═════ 所给摘录 ═════

项目地址:https://prometheus.io/
https://github.com/prometheus
二、Prometheus组件与监控
- Prometheus Server:收集指标和存储时间序列数据,并提供查询接口;
- ClientLibrary:客户端库;
- Push Gateway:短期存储指标数据,主要用于临时性任务;
- Exports:采集已有的第三方服务监控指标并暴露metrics;
- Alertmanager:告警;
- Web UI:简单的Web控制台;
三、Prometheus基本使用:怎么来监控
如果想要监控,前提是能获取被监控端的指标数据,并且这个数据个谁必须遵循Prometheus的数据模型,这样才能识别和采集,一般是用export提供监控指标数据,如下图
export在这里采集各个应用的指标数据,然后提供给prometheus server端进行处理,这里的export就是一个数据模型
export列表:
https://prometheus.io/docs/instrumenting/exporters/
这个地址是各个应用的export组件,ngx、数据库、消息队列等等
四、Kubernetes监控指标
Kubernetes本身监控:
- Node资源利用率
- Node数量
- 每个Node运行Pod数量
- 资源对象状态(deployment、svc、pod等状态)
Pod监控:
- Pod总数量及每隔控制器预期数量
- Pod状态(是否为running)
- 容器资源利用率:CPU、内存、网络
kubernetes监控思路:
- Pod:kubelet的节点使用cAdvisor提供的metrics接口获取该节点所有Pod和容器相关的性能指标数据;
接口指标:https://NodeIP:10250/metrics/cadvisor
curl -k https://NodeIP:10250/metrics/cadvisor
因需要自签证书,所以会显示未授权 - Node:
使用node_exporter收集器采集节点资源利用率(daemonset形式);
项目地址:https://github.com/prometheus/node_exporter - k8s资源对象
kube-state-metrics采集了k8s中各个资源对象的状态信息;
项目地址:https://github.com/kubernetes/kube-state-metrics
五、Prometheus的基本使用:部署
prometheus部署文档:https://prometheus.io/docs/prometheus/latest/installation/
grafana部署文档:https://grafana.com/docs/grafana/latest/setup-grafana/installation/docker/
grafana仪表盘地址:https://grafana.com/grafana/dashboards/?pg=graf&plcmt=dashboard-below-text
1.基于docker部署prometheus+grafana
prometheus
docker部署的prometheus的数据目录为/prometheus
mkdir /home/prometheus-data
chown -R 65534:65534 prometheus-data/
docker run -itd \
-p 9090:9090 \
#将自己配置好的prometheus配置文件映射到容器目录里(prometheus容器启动时会需要这个文件)

═════ 所给材料 ═════

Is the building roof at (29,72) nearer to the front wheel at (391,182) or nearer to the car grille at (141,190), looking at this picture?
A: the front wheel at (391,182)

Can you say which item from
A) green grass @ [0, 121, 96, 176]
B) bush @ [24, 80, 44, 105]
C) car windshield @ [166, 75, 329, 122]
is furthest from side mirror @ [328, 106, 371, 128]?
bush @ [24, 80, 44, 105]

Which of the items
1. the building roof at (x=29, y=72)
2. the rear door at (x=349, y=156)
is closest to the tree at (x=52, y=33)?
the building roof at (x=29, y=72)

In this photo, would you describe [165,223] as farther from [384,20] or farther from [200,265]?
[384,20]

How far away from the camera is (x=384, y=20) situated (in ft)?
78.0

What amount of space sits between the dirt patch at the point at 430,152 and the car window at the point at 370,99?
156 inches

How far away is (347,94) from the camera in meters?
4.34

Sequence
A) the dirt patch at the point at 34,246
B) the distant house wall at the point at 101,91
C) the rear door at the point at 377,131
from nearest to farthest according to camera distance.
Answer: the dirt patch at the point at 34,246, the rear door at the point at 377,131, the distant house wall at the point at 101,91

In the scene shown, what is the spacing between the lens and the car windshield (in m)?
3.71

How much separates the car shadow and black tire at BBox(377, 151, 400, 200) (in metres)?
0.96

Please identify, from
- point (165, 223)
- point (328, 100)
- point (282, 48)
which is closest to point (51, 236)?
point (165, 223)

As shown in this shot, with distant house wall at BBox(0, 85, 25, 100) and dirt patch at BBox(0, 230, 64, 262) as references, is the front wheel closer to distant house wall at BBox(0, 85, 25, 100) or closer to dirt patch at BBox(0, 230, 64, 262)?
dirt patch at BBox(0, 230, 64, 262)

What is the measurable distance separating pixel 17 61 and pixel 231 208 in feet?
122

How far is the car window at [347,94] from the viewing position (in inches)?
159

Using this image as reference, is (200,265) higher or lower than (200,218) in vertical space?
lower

═════
═════ 所给材料 ═════

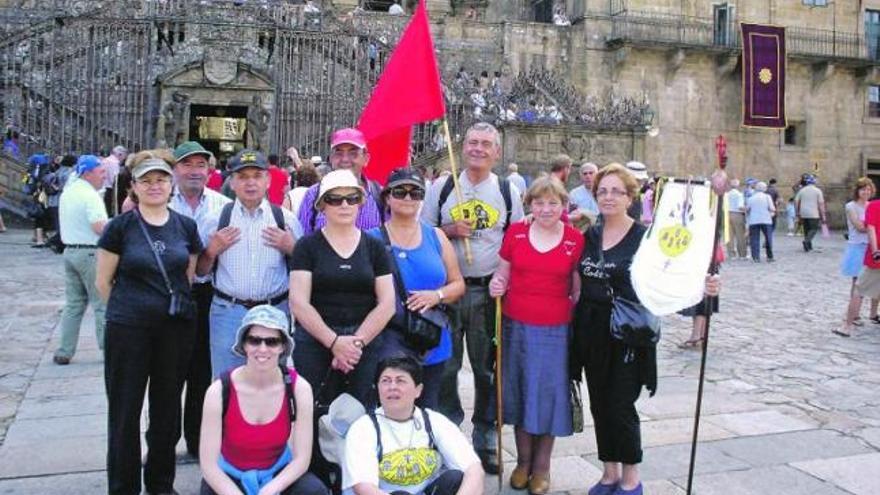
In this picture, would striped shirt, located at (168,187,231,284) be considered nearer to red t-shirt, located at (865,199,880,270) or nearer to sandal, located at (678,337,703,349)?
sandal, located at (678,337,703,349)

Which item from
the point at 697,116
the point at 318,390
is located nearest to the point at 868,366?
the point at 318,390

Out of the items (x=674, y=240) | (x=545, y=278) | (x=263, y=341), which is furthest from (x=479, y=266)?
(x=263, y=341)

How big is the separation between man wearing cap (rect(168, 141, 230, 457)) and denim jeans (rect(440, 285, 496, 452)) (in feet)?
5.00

═════

**练习 1:**
根据这段关于 Prometheus 的摘录,判断下列说法是否与其一致,并引用摘录中起决定作用的原文:(a) Push Gateway 主要用于临时性任务;(b) node_exporter 以 deployment 形式采集节点资源利用率;(c) 用 docker 部署的 prometheus,其数据目录为 /home/prometheus-data。
**练习 2:**
就这段关于 Prometheus 的摘录回答以下问题:
(a) 哪个组件采集了 k8s 中各个资源对象的状态信息?
(b) 获取 cAdvisor 指标的接口使用哪个端口?
(c) docker run 命令中用 -p 映射的是哪组端口?
**练习 3:**
从这段关于 Prometheus 部署的摘录的最后一行接着往下写。

**书面回答 1:**
(a) 是。原文:“短期存储指标数据,主要用于临时性任务”。
(b) 否。原文:“使用node_exporter收集器采集节点资源利用率(daemonset形式)”。
(c) 否。原文:“docker部署的prometheus的数据目录为/prometheus”。

**书面回答 2:**
(a) kube-state-metrics。
(b) 10250。
(c) 9090:9090。

**书面回答 3:**
-v /home/prometheus.yml:/etc/prometheus/prometheus.yml \
#将数据目录持久化到宿主机
-v /home/prometheus-data:/prometheus \
prom/prometheus
grafana
docker部署的prometheus的数据目录为/prometheus
mkdir /home/grafana-data
chmod 777 /home/grafana-data
docker run -d -p 3000:3000 --name=grafana \
--volume /home/grafana-data:/var/lib/grafana \
grafana/grafana:8.4.0
#用户名/密码:admin/admin # 第一次需要重置密码
2. 查看prometheus配置文件
#全局配置
global:
#采集数据 时间的间隔,默认为1min
scrape_interval: 15s
#评估告警规则 时间的间隔,默认为1min
evaluation_interval: 15s
#采集数据超时时间,默认10s
scrape_timeout: 5s
#告警配置
alerting:
alertmanagers:
- static_configs:
- targets:
# - alertmanager:9093
#告警规则存放的文件
rule_files:
# - "first_rules.yml"
# - "second_rules.yml"
#配置监控端,成为target,每个target用job_name分组管理,又分为静态配置和服务发现;
scrape_configs:
# The job name is added as a label `job=<job_name>` to any timeseries scraped from this config.
- job_name: "prometheus"
# metrics_path defaults to '/metrics'
# scheme defaults to 'http'.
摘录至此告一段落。